Store your test script in a ConfigMap:

kubectl create configmap k6-test-script --from-file=test.js
kubectl apply -f k6-job.yaml

Testing Pod Scaling Behaviour

The Horizontal Pod Autoscaler (HPA) doesn’t scale instantly. Measure the lag:

// test.js - Ramping load to trigger scaling
import http from 'k6/http';
import { sleep } from 'k6';

export const options = {
  stages: [
    { duration: '2m', target: 10 },   // Baseline
    { duration: '1m', target: 100 },  // Spike to trigger scaling
    { duration: '5m', target: 100 },  // Hold while scaling occurs
    { duration: '2m', target: 10 },   // Return to baseline
  ],
};

export default function () {
  http.get('http://my-service.default.svc.cluster.local/api/endpoint');
  sleep(0.5);
}

Monitor HPA activity during the test:

kubectl get hpa my-app-hpa -w

Typical observations:

  • Scale-up delay: 15-30 seconds after threshold breach
  • Pod startup time: 10-60 seconds depending on image size and readiness probes
  • Scale-down delay: 5 minutes by default (configurable)

Resource Limit Testing

Kubernetes enforces CPU and memory limits. Test what happens when limits are reached:

# Deploy with restrictive limits
resources:
  requests:
    memory: "128Mi"
    cpu: "100m"
  limits:
    memory: "256Mi"
    cpu: "200m"

During load testing, monitor for:

# CPU throttling
kubectl top pods -l app=my-app

# OOM kills
kubectl get events --field-selector reason=OOMKilled

# Pod restarts
kubectl get pods -l app=my-app -o wide

Signs of resource starvation:

  • Response times increase dramatically under moderate load
  • Pods restart during tests
  • CPU usage hits limit but throughput plateaus

Service Mesh Latency

If using Istio, Linkerd, or similar service mesh, measure the overhead:

Without mesh (direct pod-to-pod):

kubectl exec -it client-pod -- curl -w "@curl-format.txt" http://server-pod:8080/

With mesh (through sidecar proxies):

# Same request routes through Envoy/Linkerd proxies
kubectl exec -it client-pod -- curl -w "@curl-format.txt" http://server-service:8080/

Typical service mesh overhead:

MeshAdded Latency (p99)
Istio3-10ms
Linkerd1-3ms
No meshBaseline

For latency-sensitive applications, this overhead matters at high request volumes.

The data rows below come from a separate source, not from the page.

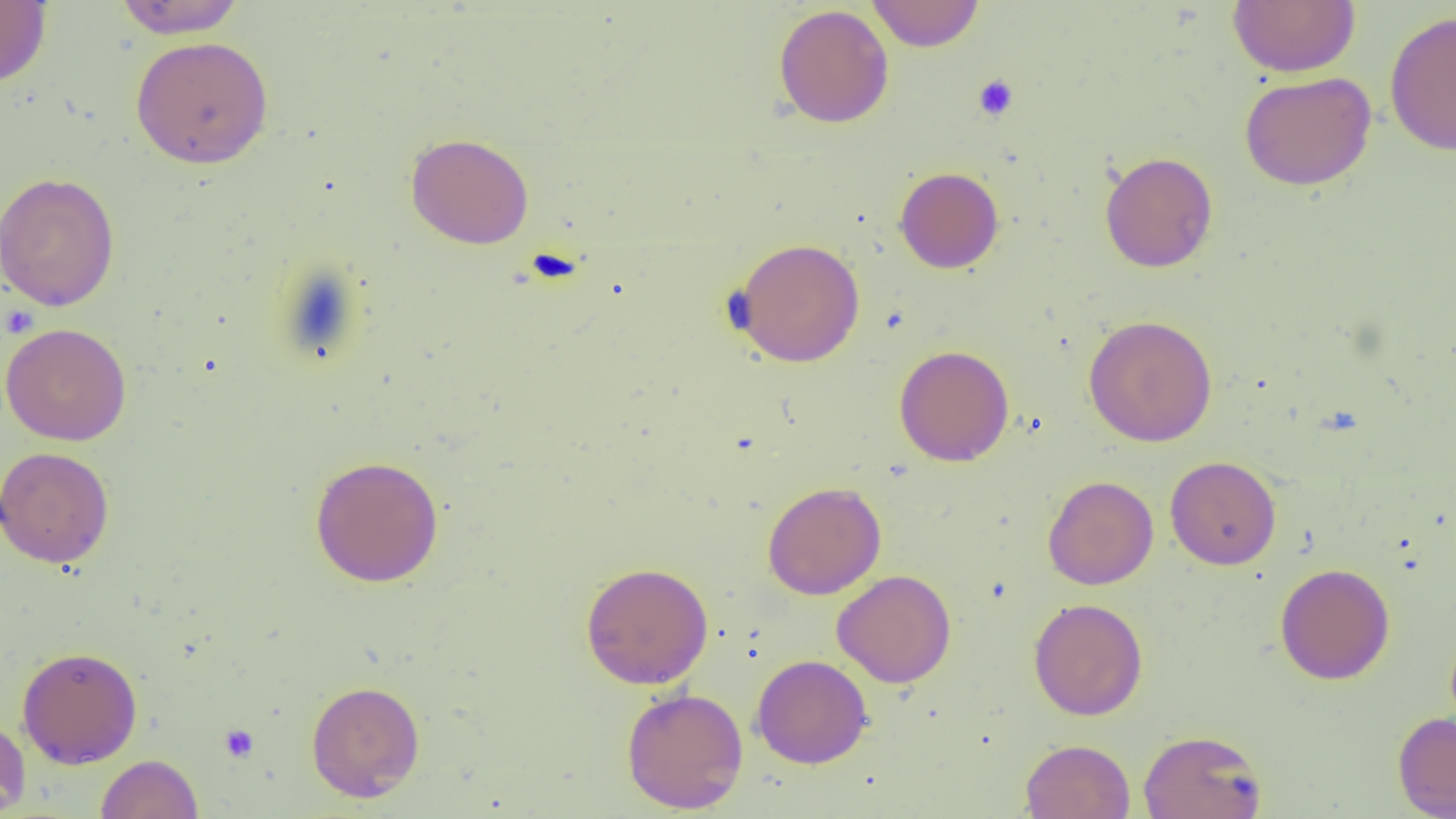

No blood parasites observed.

Summary:
  - Coordinate format: approximate bounding boxes as (x1, y1, x2, y2) in pixels
  - Uninfected red blood cell locations: (112, 0, 248, 38), (867, 0, 984, 51), (1227, 0, 1360, 77), (0, 2, 52, 88), (773, 4, 894, 129), (1385, 10, 1456, 157), (130, 36, 274, 169), (1239, 71, 1377, 190), (405, 133, 534, 249), (1099, 151, 1218, 273), (895, 167, 1004, 273), (0, 172, 120, 311), (732, 238, 866, 367), (1083, 314, 1218, 447), (1, 322, 131, 446), (894, 344, 1014, 467), (0, 446, 115, 568), (309, 455, 444, 587), (1165, 455, 1281, 570), (1042, 475, 1159, 590), (761, 481, 886, 599), (580, 561, 714, 689), (1275, 563, 1395, 685), (832, 569, 956, 688), (1028, 598, 1148, 720), (17, 646, 143, 769), (751, 654, 873, 769), (306, 680, 425, 802), (621, 686, 749, 814), (1392, 711, 1456, 818), (0, 713, 31, 817), (1138, 728, 1268, 819), (1020, 738, 1136, 819), (95, 754, 203, 819)
  - Platelet locations: (973, 74, 1019, 121), (219, 723, 259, 762)
  - Slide-level diagnosis: negative for blood parasites
  - Magnification: 1000x
  - Field of view: one of a larger specimen
  - Modality: optical microscopy
  - Preparation: thin blood film
  - Image size: 1456×819 pixels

Cross-Namespace Performance

Test performance when services communicate across namespaces:

// Test internal service calls
const internalService = 'http://api-service.production.svc.cluster.local';
const crossNamespace = 'http://auth-service.security.svc.cluster.local';

export default function () {
  // Same namespace call
  const local = http.get(`${internalService}/health`);

  // Cross-namespace call
  const remote = http.get(`${crossNamespace}/validate`);

  // Compare timings
  console.log(`Local: ${local.timings.duration}ms, Remote: ${remote.timings.duration}ms`);
}

Network policies can add latency if complex rule evaluation is required.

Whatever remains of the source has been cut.